SOURCE DOCUMENT>
-- Begin --
In [1]:
#Import Libraries
import pandas as pd
pd.set_option('display.max_columns', None)

In [2]:
def cleanData(person_df, household_df, post2018 = True):
    person_df = person_df
    household_df = household_df
    pFeatures = ["SERIALNO", "SPORDER", "PUMA", "PWGTP", "AGEP", "CIT", "COW", "ENG", "FER", "JWMNP"
               , "MAR", "MIL", "SCH", "SCHL", "SEX", "PAP", "INTP", "SSIP", "SSP", "WAGP"
               , "OIP", "RETP", "SEMP", "PERNP", "PINCP", "WKL", "DIS", "ESR", "HICOV", "HISP"
               , "PAOC", "POVPIP", "RAC1P", "RACASN", "RACBLK", "RACWHT", "RACSOR", "SCIENGP", "WKHP"
               , "SOCP"]
    if post2018:
        pFeatures = pFeatures + ["RELSHIPP", "JWTRNS", "WKWN"]
    else:
        pFeatures = pFeatures + ["RELP", "JWTR", "WKW"]
    hFeatures = ["SERIALNO", "PUMA", "NP", "ACCESS", "ACR", "BATH", "FS", "ELEP", "FULP", "GASP", "HISPEED"
-- End --
SET PROBLEM>
Summarize the code above in two sentences.

RAW DATA>
-- Begin --
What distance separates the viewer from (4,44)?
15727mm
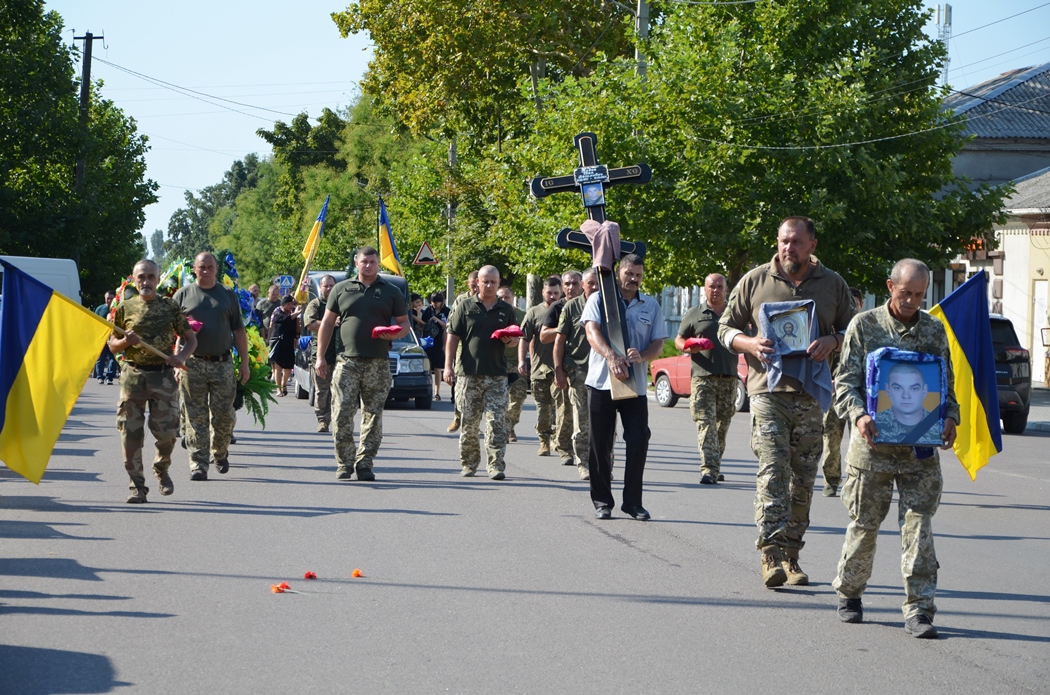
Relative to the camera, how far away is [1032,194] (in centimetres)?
3478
-- End --
ANSWER>
The code imports pandas, sets it to show all columns, and defines a cleanData function that takes person and household data frames plus a post2018 flag defaulting to True. The function lists person features such as SERIALNO, PUMA, AGEP and WAGP, then adds RELSHIPP, JWTRNS and WKWN when post2018 is true or RELP, JWTR and WKW otherwise, and begins a list of household features.